● **Task prompt**:
Edit the records below by replacing every occurrence of "camera" with "viewpoint" and leaving everything else unchanged. Omit the pictures from your output.

* Begin Provided material *

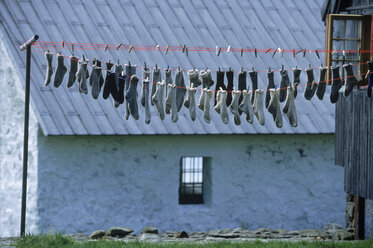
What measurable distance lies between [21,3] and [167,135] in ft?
15.2

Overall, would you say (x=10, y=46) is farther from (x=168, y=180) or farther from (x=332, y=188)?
(x=332, y=188)

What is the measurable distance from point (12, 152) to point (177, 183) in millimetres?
3531

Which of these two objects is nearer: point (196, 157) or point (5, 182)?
point (5, 182)

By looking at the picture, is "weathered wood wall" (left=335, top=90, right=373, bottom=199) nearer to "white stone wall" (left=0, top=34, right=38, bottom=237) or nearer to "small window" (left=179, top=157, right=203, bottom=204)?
"small window" (left=179, top=157, right=203, bottom=204)

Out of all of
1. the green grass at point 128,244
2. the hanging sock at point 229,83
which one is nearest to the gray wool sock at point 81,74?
the hanging sock at point 229,83

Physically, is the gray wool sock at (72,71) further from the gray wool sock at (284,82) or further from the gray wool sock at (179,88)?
the gray wool sock at (284,82)

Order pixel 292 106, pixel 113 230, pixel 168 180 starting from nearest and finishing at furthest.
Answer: pixel 292 106
pixel 113 230
pixel 168 180

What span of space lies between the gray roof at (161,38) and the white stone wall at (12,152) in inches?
11.8

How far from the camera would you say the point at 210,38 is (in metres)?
18.2

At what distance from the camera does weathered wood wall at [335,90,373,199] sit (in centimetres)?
1386

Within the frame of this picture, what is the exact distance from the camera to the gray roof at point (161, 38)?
52.5ft

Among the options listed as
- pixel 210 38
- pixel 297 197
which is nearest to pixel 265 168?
pixel 297 197

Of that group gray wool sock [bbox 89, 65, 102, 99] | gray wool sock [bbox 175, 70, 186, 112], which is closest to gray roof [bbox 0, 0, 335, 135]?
gray wool sock [bbox 89, 65, 102, 99]

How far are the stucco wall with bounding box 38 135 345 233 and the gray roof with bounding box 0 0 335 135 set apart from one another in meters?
0.31
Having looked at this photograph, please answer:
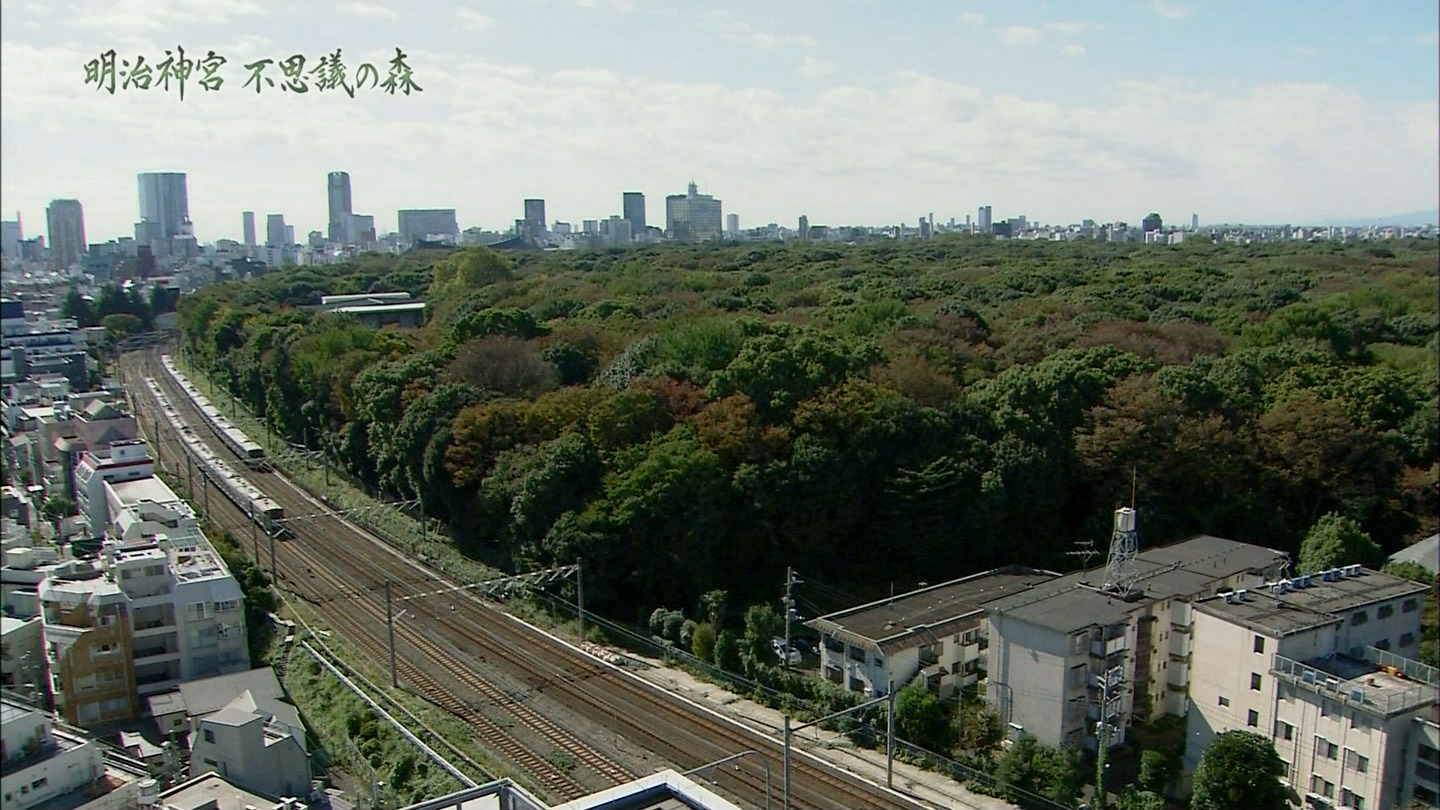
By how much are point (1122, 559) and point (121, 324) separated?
3061cm

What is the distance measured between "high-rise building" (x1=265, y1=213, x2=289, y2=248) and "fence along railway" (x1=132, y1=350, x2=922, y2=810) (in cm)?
5057

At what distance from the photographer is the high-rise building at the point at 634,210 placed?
56.1 meters

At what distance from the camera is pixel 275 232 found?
58.8 m

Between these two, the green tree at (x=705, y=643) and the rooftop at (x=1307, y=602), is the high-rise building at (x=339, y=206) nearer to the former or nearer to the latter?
the green tree at (x=705, y=643)

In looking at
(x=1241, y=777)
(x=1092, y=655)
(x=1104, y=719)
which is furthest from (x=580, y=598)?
(x=1241, y=777)

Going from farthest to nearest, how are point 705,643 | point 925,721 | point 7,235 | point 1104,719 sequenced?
point 705,643 < point 925,721 < point 1104,719 < point 7,235

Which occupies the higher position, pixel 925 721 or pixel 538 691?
pixel 925 721

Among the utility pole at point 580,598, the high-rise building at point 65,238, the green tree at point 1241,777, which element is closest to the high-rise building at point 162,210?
the high-rise building at point 65,238

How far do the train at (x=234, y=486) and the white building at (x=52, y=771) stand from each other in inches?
228

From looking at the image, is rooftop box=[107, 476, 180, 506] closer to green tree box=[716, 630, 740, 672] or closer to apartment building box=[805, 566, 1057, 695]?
green tree box=[716, 630, 740, 672]

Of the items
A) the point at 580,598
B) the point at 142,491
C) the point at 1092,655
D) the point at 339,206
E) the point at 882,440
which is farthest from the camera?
the point at 339,206

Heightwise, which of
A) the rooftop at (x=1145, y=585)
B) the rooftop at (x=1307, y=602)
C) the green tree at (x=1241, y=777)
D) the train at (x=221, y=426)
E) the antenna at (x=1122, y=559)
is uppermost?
the antenna at (x=1122, y=559)

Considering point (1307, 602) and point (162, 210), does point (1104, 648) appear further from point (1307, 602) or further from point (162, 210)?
point (162, 210)

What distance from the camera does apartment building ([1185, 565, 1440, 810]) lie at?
6641 millimetres
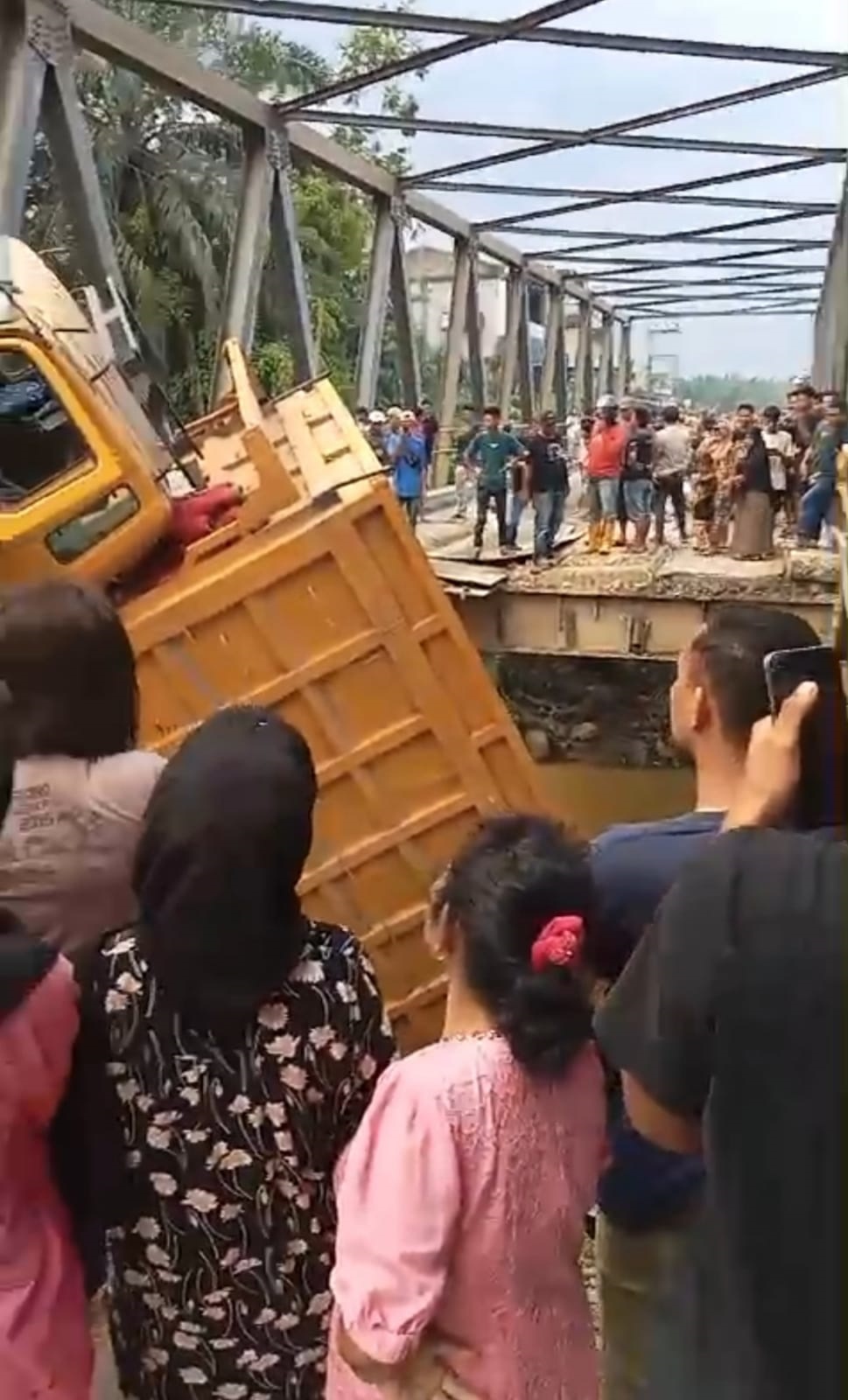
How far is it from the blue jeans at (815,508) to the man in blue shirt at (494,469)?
233cm

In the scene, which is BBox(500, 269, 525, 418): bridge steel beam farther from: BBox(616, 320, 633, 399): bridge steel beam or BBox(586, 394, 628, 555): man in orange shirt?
BBox(616, 320, 633, 399): bridge steel beam

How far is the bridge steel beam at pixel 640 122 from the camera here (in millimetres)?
15000

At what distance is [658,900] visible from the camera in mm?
2559

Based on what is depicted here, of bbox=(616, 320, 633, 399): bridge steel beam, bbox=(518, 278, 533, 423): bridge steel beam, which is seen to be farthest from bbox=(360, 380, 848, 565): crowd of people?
bbox=(616, 320, 633, 399): bridge steel beam

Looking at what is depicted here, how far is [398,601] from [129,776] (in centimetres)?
283

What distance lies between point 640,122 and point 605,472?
6.15 metres

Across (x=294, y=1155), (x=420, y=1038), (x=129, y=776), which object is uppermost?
(x=129, y=776)

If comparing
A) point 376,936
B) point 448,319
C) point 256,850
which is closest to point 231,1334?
point 256,850

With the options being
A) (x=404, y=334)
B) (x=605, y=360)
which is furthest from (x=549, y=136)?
(x=605, y=360)

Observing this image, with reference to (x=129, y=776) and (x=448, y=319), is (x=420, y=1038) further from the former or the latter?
(x=448, y=319)

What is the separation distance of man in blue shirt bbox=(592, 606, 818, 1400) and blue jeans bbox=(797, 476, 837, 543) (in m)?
9.13

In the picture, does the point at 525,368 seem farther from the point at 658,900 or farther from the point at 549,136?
the point at 658,900

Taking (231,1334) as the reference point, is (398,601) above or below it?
above

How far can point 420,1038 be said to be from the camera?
5859mm
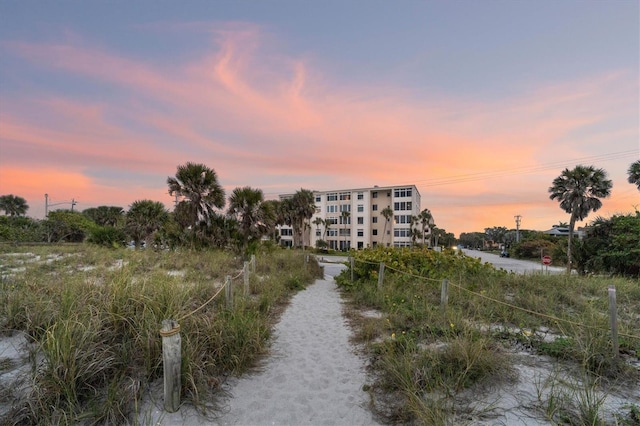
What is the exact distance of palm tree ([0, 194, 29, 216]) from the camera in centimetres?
4594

* End Provided material *

● **The output**:
What measurable distance lies between [21,3] and [167,135] in ft?
15.2

Overall, would you say (x=10, y=46) is farther from (x=168, y=180) or farther from (x=332, y=188)?
(x=332, y=188)

What is the measurable distance from point (12, 152) to point (177, 183) in millimetres?
3531

Which of these two objects is nearer: point (196, 157) or point (5, 182)?
point (5, 182)

By looking at the picture, is "weathered wood wall" (left=335, top=90, right=373, bottom=199) nearer to "white stone wall" (left=0, top=34, right=38, bottom=237) or nearer to "small window" (left=179, top=157, right=203, bottom=204)?
"small window" (left=179, top=157, right=203, bottom=204)

Out of all of
1. the green grass at point 128,244
2. the hanging sock at point 229,83
which one is nearest to the gray wool sock at point 81,74?
the hanging sock at point 229,83

Physically, is the gray wool sock at (72,71) further from the gray wool sock at (284,82) or further from the gray wool sock at (179,88)?
the gray wool sock at (284,82)

Order pixel 292 106, pixel 113 230, pixel 168 180 starting from nearest and finishing at furthest.
Answer: pixel 292 106
pixel 113 230
pixel 168 180

What span of space lies between the gray roof at (161,38) and the white stone wall at (12,152) in inches?
11.8

How far from the viewpoint would you say the point at 210,38 is (in metres)?
18.2

At what distance from the viewpoint does weathered wood wall at [335,90,373,199] sit (in centimetres)?
1386

Within the frame of this picture, what is the exact distance from the viewpoint to the gray roof at point (161, 38)?
52.5ft

Among the options listed as
- pixel 210 38
- pixel 297 197
which is nearest to pixel 265 168?
pixel 297 197

Of that group gray wool sock [bbox 89, 65, 102, 99] | gray wool sock [bbox 175, 70, 186, 112], which is closest to gray roof [bbox 0, 0, 335, 135]?
gray wool sock [bbox 89, 65, 102, 99]

How far are the stucco wall with bounding box 38 135 345 233 and the gray roof with bounding box 0 0 335 135 set apart from one another in meters?
0.31
Having looked at this photograph, please answer:
By how much are point (1122, 559) and point (121, 324) separated?
3061cm

What is the distance measured between "high-rise building" (x1=265, y1=213, x2=289, y2=248) and "fence along railway" (x1=132, y1=350, x2=922, y2=810) (in cm)?
5057

At what distance from the photographer is the high-rise building at the point at 634,210 placed?
56.1 meters

At what distance from the viewpoint is pixel 275 232 found?
58.8 m

Between these two, the green tree at (x=705, y=643) and the rooftop at (x=1307, y=602), is the high-rise building at (x=339, y=206) nearer to the former or nearer to the latter?
the green tree at (x=705, y=643)

In looking at
(x=1241, y=777)
(x=1092, y=655)
(x=1104, y=719)
which is furthest from (x=580, y=598)?
(x=1241, y=777)

Going from farthest to nearest, how are point 705,643 | point 925,721 | point 7,235 | point 1104,719 sequenced?
point 705,643 < point 925,721 < point 1104,719 < point 7,235

Which occupies the higher position, pixel 925 721 or pixel 538 691?
pixel 925 721

Among the utility pole at point 580,598, the high-rise building at point 65,238, the green tree at point 1241,777, which element is closest to the high-rise building at point 162,210?
the high-rise building at point 65,238

How far do the train at (x=234, y=486) and the white building at (x=52, y=771) stand from each other in inches?
228

From looking at the image, is rooftop box=[107, 476, 180, 506] closer to green tree box=[716, 630, 740, 672] or closer to apartment building box=[805, 566, 1057, 695]?
green tree box=[716, 630, 740, 672]

Of the items
A) the point at 580,598
B) the point at 142,491
C) the point at 1092,655
D) the point at 339,206
E) the point at 882,440
which is farthest from the viewpoint?
the point at 339,206

Heightwise, which of
A) the rooftop at (x=1145, y=585)
B) the rooftop at (x=1307, y=602)
C) the green tree at (x=1241, y=777)
D) the train at (x=221, y=426)
E) the antenna at (x=1122, y=559)
is uppermost?
the antenna at (x=1122, y=559)

Considering point (1307, 602) and point (162, 210), does point (1104, 648) appear further from point (1307, 602) or further from point (162, 210)?
point (162, 210)

What distance from the viewpoint does apartment building ([1185, 565, 1440, 810]) lie at?
6641 millimetres
How far is it from the blue jeans at (815,508) to the man in blue shirt at (494,469)?
233cm

In the scene, which is BBox(500, 269, 525, 418): bridge steel beam farther from: BBox(616, 320, 633, 399): bridge steel beam or BBox(586, 394, 628, 555): man in orange shirt?
BBox(616, 320, 633, 399): bridge steel beam

How far is the bridge steel beam at pixel 640 122 from the viewpoint here (in millimetres)?
15000

At what distance is [658,900] visible from the viewpoint in mm?
2559

Based on what is depicted here, of bbox=(616, 320, 633, 399): bridge steel beam, bbox=(518, 278, 533, 423): bridge steel beam, which is seen to be farthest from bbox=(360, 380, 848, 565): crowd of people?
bbox=(616, 320, 633, 399): bridge steel beam

Looking at what is depicted here, how far is [398,601] from [129,776] (in centimetres)?
283

What distance lies between point 640,122 and point 605,472?
6.15 metres

Across (x=294, y=1155), (x=420, y=1038), (x=129, y=776), which object is uppermost?
(x=129, y=776)

If comparing
A) point 376,936
B) point 448,319
C) point 256,850
which is closest to point 231,1334?
point 256,850

With the options being
A) (x=404, y=334)
B) (x=605, y=360)
which is furthest from (x=549, y=136)?
(x=605, y=360)

Observing this image, with reference to (x=129, y=776) and (x=448, y=319), is (x=420, y=1038) further from the former or the latter?
(x=448, y=319)

What is the separation distance of man in blue shirt bbox=(592, 606, 818, 1400) and blue jeans bbox=(797, 476, 837, 543) (in m)?
9.13

In the picture, does the point at 525,368 seem farther from the point at 658,900 or farther from the point at 549,136?
the point at 658,900

Taking (231,1334) as the reference point, is (398,601) above or below it?
above

How far can point 420,1038 be said to be from the viewpoint?
5859mm
What is the exact distance of palm tree ([0, 194, 29, 216]) from the viewpoint in centimetres?
4594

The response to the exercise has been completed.